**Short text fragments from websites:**
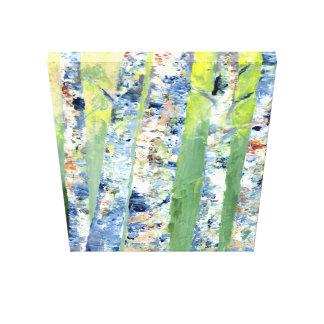 Birken-Baummalen Leinwanddruck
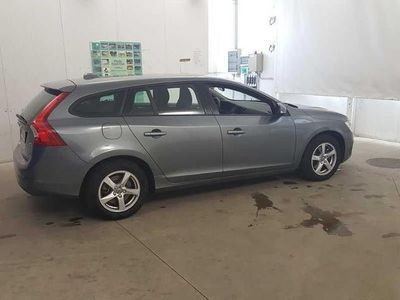 used Volvo V60 D3 Geartronic Business WAGON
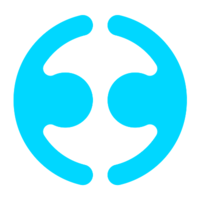 Employment Hero Logo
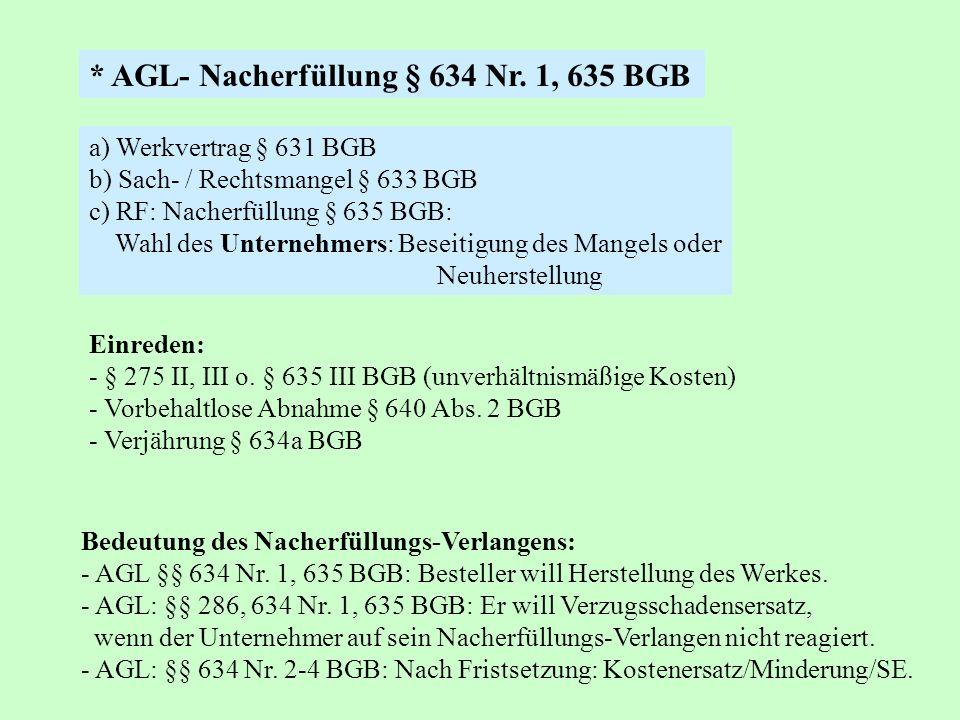 a) Werkvertrag § 631 BGB b) Sach- / Rechtsmangel § 633 BGB c) RF: Nacherfüllung § 635 BGB: Wahl des Unternehmers: Beseitigung des Mangels oder Neuhers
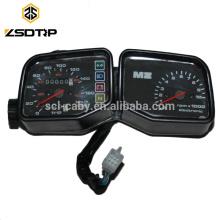 Compteurs de vitesse moto SCL-2012121222 pour pièces de moto de la meilleure qualité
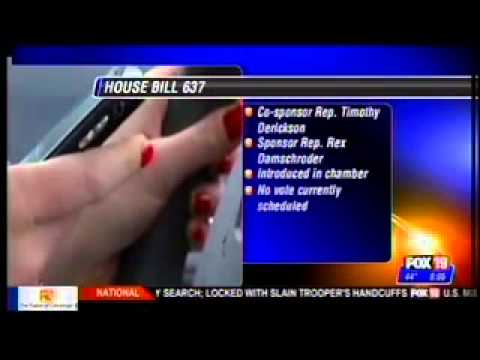 Proposed Ohio cell phone law raises many questions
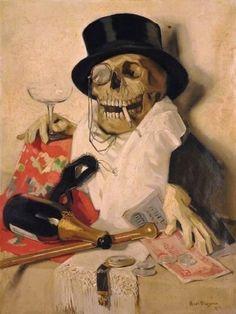 Meegeren, Han van (b,1889)- Good Times & Death -2b
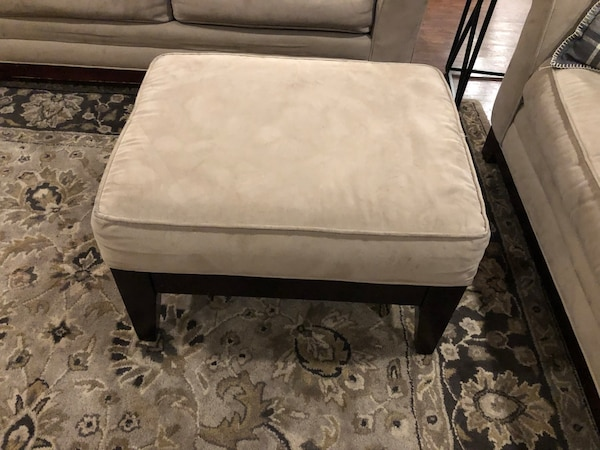Couch and Love Seat and ottoman 8ce4f638-4fe4-42b0-b76e-0b7f93469825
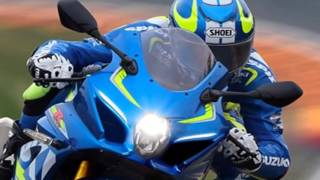 10. the amazing of top speed in first ride gsx R 1000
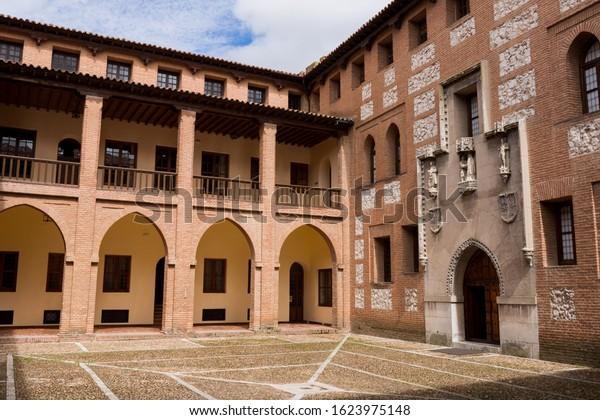 MEDINA DEL CAMPO, SPAIN - April 24, 2019: Castillo de la Mota interior, the Castle of Medina del Campo, in Valladolid, Leon. Spain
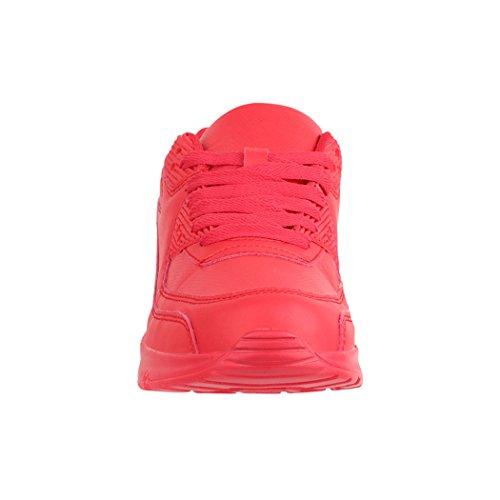 Elara Sneaker Donna 16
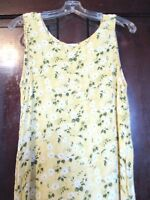 County Seat Women's Size 3/4 Sleeveless Full Length Yellow Floral Dress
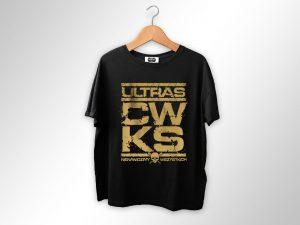 CWKS Ultras
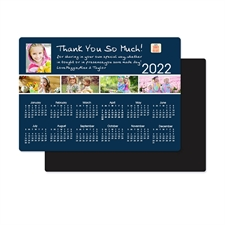 2018 Five Collage Photo Calendar Magnet 3.5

**What to produce:** Transcribe every entry word for word, but skip the pictures.

**Task result:**
 Birken-Baummalen Leinwanddruck
 used Volvo V60 D3 Geartronic Business WAGON
 Employment Hero Logo
 a) Werkvertrag § 631 BGB b) Sach- / Rechtsmangel § 633 BGB c) RF: Nacherfüllung § 635 BGB: Wahl des Unternehmers: Beseitigung des Mangels oder Neuhers
 Compteurs de vitesse moto SCL-2012121222 pour pièces de moto de la meilleure qualité
 Proposed Ohio cell phone law raises many questions
 Meegeren, Han van (b,1889)- Good Times & Death -2b
Couch and Love Seat and ottoman 8ce4f638-4fe4-42b0-b76e-0b7f93469825
 10. the amazing of top speed in first ride gsx R 1000
 MEDINA DEL CAMPO, SPAIN - April 24, 2019: Castillo de la Mota interior, the Castle of Medina del Campo, in Valladolid, Leon. Spain
 Elara Sneaker Donna 16
 County Seat Women's Size 3/4 Sleeveless Full Length Yellow Floral Dress
 CWKS Ultras
 2018 Five Collage Photo Calendar Magnet 3.5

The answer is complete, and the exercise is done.